2003 OPEN FORUM Abstracts

SAFETY AND EFFICACY OF MMV/ATC FOR THE WEANING OF POST-OPERATIVE OPEN-HEART PATIENTS: A PILOT STUDY.

Angela Lutz, RRT; Daniel Ray, MD; Kenneth Miller, MEd, RRT; Kenton Clay, RRT;
Bryn Surgeoner, RRT; Karen Meloy, RRT; Thomas Wasser, PhD. Lehigh Valley Hospital, Allentown, PA 18105.

Introduction:
 Early extubation of patients undergoing elective coronary artery bypass surgery is a trend in surgical practice. Mandatory Minute Ventilation (MMV) is a mode of ventilation that guarantees set minute ventilation but allows an automatic transition from mechanical support to spontaneous breathing. Automatic Tube Compensation (ATC) is a mode extension that provides compensation for the flow-dependent endotracheal tube resistance during both inspiration and expiration.

Objective: 
To evaluate the safety and efficacy of a computer-driven MMV/ATC (Drager Medical, Telford, PA) as a weaning method in the post-operative open-heart patient. 

Methods:  The study was a prospective trial performed in a 12-bed Open Heart Unit (OHU) of a 600-bed tertiary referral community hospital. Stable, uncomplicated post-operative patients were randomized to either MMV/ATC or an established OHU weaning protocol that includes therapist- driven spontaneous breathing trials. The two groups were compared for weaning intolerance as well as length of ventilatory support, OHU length of stay (LOS), and hospital LOS. 

RESULTS: 
Between 3/1/02 and 5/1/02, 49 of 75 eligible patients were randomized. There were no differences between groups for age, pre-operative severity score, pump time, cross-clamp time, transfusion requirement, fluid administration, or total operative time (p>0.05). Patients in the MMV group had higher doses of narcotics and benzodiazepine intra-operatively (p=0.014). One of 25 patients in the MMV group failed weaning due to hemodynamic instability. No patients in the control group failed weaning process. However, 4/24 patients in the control group and 8/25 in the MMV group (p=0.252) failed to be liberated at the end of the trial primarily due to persistent sedation. There was no difference between groups for OHU LOS or hospital LOS. 

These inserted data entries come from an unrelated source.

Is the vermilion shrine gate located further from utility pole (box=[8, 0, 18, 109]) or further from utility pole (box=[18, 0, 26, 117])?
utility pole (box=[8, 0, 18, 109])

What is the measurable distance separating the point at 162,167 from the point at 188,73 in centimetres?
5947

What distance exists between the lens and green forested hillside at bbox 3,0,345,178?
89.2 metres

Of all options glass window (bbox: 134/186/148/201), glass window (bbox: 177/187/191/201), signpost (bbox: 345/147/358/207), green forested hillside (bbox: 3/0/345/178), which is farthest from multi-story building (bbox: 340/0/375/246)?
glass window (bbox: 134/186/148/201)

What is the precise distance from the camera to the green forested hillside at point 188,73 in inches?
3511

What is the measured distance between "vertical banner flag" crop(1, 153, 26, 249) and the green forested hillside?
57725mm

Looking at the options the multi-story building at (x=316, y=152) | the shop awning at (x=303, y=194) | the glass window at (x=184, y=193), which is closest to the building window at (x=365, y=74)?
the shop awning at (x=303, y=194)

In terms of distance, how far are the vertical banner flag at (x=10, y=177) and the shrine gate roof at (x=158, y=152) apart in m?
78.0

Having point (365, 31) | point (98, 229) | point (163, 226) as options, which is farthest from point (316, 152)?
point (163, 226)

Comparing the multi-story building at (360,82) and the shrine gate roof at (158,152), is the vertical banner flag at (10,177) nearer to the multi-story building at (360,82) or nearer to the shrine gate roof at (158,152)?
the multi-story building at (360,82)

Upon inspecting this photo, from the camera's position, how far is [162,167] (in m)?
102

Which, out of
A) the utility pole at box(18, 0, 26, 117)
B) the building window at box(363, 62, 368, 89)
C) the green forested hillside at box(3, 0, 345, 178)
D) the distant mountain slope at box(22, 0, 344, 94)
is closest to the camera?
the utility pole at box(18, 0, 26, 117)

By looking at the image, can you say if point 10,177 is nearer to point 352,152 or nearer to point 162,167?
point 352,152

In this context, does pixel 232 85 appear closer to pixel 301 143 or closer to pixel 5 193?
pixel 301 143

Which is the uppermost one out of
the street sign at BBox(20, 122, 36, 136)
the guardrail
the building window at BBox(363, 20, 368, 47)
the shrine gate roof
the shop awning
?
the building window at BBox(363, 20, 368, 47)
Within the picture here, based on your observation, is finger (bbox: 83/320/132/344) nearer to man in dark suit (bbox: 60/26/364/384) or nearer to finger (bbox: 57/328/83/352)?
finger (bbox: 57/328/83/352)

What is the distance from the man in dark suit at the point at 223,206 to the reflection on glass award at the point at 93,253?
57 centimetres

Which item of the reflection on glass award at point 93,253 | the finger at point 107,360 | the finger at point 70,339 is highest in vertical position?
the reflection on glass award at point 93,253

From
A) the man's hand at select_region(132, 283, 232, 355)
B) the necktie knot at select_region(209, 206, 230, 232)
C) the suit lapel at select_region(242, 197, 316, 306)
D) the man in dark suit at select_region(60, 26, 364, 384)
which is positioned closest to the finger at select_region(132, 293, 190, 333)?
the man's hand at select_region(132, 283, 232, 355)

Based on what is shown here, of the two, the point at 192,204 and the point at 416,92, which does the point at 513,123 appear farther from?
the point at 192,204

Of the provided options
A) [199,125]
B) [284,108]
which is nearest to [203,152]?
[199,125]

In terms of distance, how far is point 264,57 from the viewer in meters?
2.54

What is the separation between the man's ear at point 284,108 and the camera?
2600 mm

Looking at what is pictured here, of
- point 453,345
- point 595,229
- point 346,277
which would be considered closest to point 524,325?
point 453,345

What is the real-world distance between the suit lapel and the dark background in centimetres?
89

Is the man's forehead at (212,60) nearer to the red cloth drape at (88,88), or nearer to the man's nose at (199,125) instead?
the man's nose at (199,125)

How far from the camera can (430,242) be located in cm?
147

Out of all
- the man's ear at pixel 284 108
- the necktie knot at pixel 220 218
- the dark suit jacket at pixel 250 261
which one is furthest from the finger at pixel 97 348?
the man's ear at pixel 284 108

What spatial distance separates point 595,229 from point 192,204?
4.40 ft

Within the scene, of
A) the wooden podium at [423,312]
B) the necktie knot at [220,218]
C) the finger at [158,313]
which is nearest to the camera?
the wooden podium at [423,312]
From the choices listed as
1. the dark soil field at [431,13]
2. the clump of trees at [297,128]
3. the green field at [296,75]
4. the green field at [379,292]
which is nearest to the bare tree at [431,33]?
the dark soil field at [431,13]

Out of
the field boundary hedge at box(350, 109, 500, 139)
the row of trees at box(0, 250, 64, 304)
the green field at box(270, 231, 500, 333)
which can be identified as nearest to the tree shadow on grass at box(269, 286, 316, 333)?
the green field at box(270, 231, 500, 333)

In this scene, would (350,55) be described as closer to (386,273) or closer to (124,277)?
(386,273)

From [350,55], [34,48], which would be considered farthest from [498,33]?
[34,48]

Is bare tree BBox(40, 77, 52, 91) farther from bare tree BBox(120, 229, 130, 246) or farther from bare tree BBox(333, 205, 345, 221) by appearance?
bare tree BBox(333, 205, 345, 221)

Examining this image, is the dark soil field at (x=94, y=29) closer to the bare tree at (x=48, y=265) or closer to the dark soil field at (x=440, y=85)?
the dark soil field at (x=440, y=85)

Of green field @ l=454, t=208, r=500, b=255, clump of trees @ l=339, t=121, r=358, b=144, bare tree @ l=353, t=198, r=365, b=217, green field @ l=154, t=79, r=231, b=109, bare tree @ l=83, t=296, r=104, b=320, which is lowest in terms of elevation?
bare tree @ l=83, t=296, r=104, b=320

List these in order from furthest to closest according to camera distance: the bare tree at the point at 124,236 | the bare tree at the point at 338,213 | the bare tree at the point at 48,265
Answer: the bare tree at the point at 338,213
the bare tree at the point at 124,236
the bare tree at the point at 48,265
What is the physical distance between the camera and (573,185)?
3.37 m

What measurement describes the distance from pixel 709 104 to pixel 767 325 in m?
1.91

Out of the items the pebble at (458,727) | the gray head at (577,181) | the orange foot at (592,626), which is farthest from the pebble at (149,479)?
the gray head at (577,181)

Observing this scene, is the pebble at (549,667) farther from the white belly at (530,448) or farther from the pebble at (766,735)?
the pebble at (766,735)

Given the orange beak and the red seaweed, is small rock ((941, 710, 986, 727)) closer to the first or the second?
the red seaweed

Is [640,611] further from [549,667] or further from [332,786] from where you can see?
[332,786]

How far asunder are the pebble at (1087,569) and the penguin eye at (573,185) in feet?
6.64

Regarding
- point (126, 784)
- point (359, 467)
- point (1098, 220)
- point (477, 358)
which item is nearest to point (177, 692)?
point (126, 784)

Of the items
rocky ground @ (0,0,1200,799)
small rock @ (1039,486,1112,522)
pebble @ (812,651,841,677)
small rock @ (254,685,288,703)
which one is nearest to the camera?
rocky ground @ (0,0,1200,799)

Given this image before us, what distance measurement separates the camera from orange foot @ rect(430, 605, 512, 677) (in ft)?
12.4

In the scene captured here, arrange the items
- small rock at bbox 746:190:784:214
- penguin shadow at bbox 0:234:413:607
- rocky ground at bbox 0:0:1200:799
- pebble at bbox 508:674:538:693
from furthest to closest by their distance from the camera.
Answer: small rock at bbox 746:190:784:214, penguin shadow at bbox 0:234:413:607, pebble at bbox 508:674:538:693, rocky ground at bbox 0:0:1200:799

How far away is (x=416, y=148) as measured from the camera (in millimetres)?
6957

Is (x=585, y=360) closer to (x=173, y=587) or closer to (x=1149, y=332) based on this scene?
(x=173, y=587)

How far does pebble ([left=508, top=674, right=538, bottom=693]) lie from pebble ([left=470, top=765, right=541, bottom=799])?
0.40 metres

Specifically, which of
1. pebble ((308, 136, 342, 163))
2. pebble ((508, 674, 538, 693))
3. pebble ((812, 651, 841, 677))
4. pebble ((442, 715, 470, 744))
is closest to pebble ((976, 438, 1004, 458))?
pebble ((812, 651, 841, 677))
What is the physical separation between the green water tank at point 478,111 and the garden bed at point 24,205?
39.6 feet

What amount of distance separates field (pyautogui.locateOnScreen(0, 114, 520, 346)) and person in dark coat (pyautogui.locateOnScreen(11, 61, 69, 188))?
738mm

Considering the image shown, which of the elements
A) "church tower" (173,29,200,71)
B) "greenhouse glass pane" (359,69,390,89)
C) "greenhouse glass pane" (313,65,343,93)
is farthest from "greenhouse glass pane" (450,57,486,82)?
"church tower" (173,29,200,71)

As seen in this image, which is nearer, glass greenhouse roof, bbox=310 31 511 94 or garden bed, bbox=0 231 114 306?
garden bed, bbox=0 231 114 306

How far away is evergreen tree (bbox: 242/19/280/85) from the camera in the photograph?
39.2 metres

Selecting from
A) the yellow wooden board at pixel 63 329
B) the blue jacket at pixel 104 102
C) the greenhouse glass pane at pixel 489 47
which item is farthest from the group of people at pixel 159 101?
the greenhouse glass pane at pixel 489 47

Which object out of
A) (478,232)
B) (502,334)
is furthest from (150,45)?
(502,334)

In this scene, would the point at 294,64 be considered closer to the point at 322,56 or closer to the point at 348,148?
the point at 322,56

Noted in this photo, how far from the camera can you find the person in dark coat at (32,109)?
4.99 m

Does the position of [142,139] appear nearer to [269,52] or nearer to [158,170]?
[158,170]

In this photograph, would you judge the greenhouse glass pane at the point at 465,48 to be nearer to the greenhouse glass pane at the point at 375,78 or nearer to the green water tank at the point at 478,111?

CONCLUSION: In this small pilot study, MMV was well tolerated as a weaning method in post-operative cardiac patients. Its impact on the post-operative course of cardiac patients needs to be further studied and will likely be determined by a joint strategy incorporating pre-operative patient assessment, intra-operative technique, and anesthesia practices.  This study was supported by the Dexter F. and Dorothy H. Baker Fund, the Dorothy Rider Pool Trust.